The last-minute settlement between Fox News and Dominion Voting Systems, just hours after a jury was selected on Tuesday in a high-stakes defamation trial, caught many courthouse observers off guard. Both sides had appeared dug in and claimed they would be willing to continue their fight for years.
“Most libel suits against the media settle before trial,” Jane Kirtley, a former executive director of the Reporters Committee for Freedom of the Press, said, noting that the incentives to settle can be strong on both sides.
Although defamation plaintiffs have persuaded some juries to award significant payouts, the money can often go unpaid for years, if ever, because of a sclerotic appeals process. Defendants like news organizations may prefer to avoid an invasive disclosure of evidence, such as internal correspondence and messages, not all of it flattering.
Rupert Murdoch, who controls Fox News, is no stranger to settling cases, or taking other extreme steps, to avoid extended and potentially embarrassing litigation. He closed his popular tabloid News of the World in 2011, after accusations that its journalists had hacked the phones and voice messages of prominent public figures. At least six agreements had been made by Fox News or its former star anchor Bill O’Reilly to settle harassment allegations against Mr. O’Reilly, before he was fired in 2017.
For weeks, Fox News dealt with rough headlines about revelations in the case, including details about its star anchor Tucker Carlson privately deriding former President Donald J. Trump to his colleagues even as the host praised Mr. Trump on the air.
The network had been girding for a weekslong trial during which top anchors and executives would testify about why the network aired falsehoods about Dominion, an election technology firm that Mr. Trump baselessly accused of rigging the 2020 election against him.
One star witness was set to be Rupert Murdoch, the 92-year-old head of the Fox Corporation.
“Many litigations settle right before the deposition of the C.E.O.,” George Freeman, the executive director of the Media Law Resource Center, and a former lawyer for The New York Times, wrote in an email.
“He gets cold feet, fears doing badly and being seen as not knowing everything about the business, and also doesn’t want to spend days with lawyers in prep and at the deposition table,” Mr. Freeman said. He added that while Mr. Murdoch had submitted to a deposition, “now we’re on the eve of his testifying in open court.”

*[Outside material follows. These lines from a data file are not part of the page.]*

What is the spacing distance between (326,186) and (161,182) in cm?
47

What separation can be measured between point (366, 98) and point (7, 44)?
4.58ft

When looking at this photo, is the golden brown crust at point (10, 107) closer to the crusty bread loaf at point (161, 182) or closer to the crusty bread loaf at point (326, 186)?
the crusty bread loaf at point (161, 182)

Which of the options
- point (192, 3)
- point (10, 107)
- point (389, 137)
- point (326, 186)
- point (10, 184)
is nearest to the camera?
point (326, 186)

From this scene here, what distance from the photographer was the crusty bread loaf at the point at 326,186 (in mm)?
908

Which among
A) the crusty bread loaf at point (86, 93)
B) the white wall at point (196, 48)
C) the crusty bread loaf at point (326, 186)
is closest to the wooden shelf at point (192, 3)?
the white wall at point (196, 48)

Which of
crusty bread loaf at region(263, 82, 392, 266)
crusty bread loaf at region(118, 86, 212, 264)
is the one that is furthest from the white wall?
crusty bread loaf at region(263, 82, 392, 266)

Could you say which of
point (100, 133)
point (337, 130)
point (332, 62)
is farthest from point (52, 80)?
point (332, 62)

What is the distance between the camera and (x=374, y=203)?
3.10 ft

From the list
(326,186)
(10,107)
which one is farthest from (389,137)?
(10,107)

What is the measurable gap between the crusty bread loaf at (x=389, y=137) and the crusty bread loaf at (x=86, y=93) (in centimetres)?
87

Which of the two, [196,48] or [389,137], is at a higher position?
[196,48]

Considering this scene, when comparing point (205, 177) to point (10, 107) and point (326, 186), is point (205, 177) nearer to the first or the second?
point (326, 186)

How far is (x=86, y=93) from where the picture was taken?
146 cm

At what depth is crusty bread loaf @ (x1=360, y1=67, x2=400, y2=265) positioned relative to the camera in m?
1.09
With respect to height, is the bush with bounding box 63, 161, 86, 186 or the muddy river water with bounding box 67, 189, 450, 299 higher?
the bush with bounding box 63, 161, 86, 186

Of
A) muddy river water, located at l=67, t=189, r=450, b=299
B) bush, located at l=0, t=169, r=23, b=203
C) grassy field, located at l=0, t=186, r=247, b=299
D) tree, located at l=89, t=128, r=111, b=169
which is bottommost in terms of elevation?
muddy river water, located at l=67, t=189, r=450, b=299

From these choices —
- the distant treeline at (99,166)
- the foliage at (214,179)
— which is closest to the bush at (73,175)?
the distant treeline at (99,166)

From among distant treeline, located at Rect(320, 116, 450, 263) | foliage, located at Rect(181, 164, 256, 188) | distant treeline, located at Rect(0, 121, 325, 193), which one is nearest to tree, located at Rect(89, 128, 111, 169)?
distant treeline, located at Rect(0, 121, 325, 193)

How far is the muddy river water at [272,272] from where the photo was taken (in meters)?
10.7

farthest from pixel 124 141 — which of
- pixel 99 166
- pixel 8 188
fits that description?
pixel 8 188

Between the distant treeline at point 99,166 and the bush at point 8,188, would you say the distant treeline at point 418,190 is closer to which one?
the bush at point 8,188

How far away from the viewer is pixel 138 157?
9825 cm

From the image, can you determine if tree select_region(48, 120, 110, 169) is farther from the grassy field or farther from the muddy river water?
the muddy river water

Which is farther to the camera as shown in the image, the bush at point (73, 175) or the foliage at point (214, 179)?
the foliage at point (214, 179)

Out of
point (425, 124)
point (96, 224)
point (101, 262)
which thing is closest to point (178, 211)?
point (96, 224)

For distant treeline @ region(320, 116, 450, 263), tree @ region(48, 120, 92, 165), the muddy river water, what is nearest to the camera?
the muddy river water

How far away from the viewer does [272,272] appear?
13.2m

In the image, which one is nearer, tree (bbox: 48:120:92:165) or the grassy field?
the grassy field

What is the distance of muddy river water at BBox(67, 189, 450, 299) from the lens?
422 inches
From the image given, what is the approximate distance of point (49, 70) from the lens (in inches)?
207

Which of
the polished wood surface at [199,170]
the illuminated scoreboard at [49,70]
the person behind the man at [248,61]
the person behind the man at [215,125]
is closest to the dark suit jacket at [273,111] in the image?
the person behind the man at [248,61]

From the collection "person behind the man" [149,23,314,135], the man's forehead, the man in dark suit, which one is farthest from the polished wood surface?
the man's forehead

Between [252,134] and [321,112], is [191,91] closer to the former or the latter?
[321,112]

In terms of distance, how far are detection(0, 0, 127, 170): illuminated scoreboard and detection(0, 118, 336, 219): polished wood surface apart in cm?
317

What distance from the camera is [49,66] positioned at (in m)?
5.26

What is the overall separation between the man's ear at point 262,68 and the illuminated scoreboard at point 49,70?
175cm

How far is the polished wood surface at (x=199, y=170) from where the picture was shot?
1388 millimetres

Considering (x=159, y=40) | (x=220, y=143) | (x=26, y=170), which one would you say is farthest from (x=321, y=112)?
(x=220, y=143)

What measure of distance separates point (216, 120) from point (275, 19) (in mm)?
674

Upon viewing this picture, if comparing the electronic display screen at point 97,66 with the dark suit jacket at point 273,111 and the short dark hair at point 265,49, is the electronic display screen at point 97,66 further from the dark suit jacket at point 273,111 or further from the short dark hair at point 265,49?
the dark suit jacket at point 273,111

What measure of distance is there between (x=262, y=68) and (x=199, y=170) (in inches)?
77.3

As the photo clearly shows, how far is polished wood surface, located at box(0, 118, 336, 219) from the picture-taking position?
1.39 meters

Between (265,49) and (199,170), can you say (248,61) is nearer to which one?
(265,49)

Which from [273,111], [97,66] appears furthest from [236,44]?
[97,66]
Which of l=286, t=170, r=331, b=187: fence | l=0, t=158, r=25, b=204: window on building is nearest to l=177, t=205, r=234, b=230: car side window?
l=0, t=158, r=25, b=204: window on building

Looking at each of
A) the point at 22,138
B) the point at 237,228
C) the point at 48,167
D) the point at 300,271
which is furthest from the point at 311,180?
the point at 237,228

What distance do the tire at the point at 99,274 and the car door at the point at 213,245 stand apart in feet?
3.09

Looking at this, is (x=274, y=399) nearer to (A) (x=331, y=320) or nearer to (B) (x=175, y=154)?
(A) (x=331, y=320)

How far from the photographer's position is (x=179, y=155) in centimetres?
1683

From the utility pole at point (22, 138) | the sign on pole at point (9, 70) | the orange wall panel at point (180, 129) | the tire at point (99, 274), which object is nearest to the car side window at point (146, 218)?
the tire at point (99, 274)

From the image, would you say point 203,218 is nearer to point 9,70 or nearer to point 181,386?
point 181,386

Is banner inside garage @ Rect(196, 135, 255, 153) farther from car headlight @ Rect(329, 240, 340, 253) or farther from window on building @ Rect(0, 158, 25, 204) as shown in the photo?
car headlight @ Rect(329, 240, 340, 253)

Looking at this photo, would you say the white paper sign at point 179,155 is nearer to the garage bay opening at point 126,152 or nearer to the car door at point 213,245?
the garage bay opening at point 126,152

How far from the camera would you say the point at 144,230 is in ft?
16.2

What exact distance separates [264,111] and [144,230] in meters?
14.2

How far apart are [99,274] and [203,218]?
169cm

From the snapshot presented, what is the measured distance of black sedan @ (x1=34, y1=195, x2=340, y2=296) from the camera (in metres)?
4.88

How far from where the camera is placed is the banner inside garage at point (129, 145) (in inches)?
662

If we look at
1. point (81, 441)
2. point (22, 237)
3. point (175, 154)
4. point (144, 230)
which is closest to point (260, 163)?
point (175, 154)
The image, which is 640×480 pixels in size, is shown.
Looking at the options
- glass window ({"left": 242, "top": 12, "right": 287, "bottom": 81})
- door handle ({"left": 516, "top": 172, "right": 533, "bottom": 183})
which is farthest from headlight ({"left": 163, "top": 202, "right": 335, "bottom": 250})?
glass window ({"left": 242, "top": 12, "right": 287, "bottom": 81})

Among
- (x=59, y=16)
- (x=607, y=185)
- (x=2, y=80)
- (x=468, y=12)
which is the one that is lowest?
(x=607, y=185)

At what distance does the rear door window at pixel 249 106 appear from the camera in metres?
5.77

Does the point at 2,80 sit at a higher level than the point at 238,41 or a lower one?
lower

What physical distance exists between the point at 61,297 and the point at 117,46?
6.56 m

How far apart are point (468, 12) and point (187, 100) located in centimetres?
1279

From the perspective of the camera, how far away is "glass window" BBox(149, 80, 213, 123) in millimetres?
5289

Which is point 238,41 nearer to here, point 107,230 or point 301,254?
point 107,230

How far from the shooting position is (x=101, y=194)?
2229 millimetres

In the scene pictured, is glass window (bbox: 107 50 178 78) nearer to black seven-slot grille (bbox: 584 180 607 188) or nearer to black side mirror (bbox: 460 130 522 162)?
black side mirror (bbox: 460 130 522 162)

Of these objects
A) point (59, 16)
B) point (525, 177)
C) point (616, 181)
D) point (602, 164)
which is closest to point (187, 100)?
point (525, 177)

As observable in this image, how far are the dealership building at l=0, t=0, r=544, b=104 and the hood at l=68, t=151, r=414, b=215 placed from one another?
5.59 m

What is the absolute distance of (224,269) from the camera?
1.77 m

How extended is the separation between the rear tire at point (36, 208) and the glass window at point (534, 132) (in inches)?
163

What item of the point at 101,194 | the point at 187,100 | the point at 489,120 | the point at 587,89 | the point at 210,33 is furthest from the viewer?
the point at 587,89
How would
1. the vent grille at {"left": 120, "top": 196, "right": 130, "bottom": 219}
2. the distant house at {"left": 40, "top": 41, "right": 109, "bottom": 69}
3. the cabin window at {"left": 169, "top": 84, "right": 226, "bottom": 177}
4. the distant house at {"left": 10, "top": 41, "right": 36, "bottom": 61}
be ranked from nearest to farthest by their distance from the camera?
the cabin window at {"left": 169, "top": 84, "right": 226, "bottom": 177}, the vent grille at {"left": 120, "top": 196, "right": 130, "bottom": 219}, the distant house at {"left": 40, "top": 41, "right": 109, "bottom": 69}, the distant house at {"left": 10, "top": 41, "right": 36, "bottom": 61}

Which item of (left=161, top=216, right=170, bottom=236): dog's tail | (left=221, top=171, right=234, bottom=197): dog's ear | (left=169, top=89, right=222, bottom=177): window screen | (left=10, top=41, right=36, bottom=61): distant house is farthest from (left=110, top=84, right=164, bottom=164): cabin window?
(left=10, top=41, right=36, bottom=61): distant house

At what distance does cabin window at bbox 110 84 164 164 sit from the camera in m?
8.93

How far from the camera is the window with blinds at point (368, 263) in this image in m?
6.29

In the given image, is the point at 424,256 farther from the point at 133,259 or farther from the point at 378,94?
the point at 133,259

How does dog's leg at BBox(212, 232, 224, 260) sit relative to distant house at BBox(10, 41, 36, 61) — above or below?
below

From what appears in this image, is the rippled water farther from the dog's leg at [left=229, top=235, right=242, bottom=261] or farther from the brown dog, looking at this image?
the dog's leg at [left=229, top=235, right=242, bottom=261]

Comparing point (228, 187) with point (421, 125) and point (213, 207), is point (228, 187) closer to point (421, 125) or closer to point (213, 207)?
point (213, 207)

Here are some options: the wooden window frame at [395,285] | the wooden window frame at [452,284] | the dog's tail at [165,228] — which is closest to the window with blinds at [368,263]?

Just before Tuesday’s settlement, Martin Garbus, a veteran First Amendment lawyer who has been involved in dozens of libel suits, said that he was taken aback that the case had even gotten so close to trial. “I am astonished it had not settled,” Mr. Garbus wrote in an email.
After the announcement in the courthouse, Mr. Garbus said he could see how the outcome made sense: “With the settlement, everybody wins. Fox goes its way. Dominion gets cash.”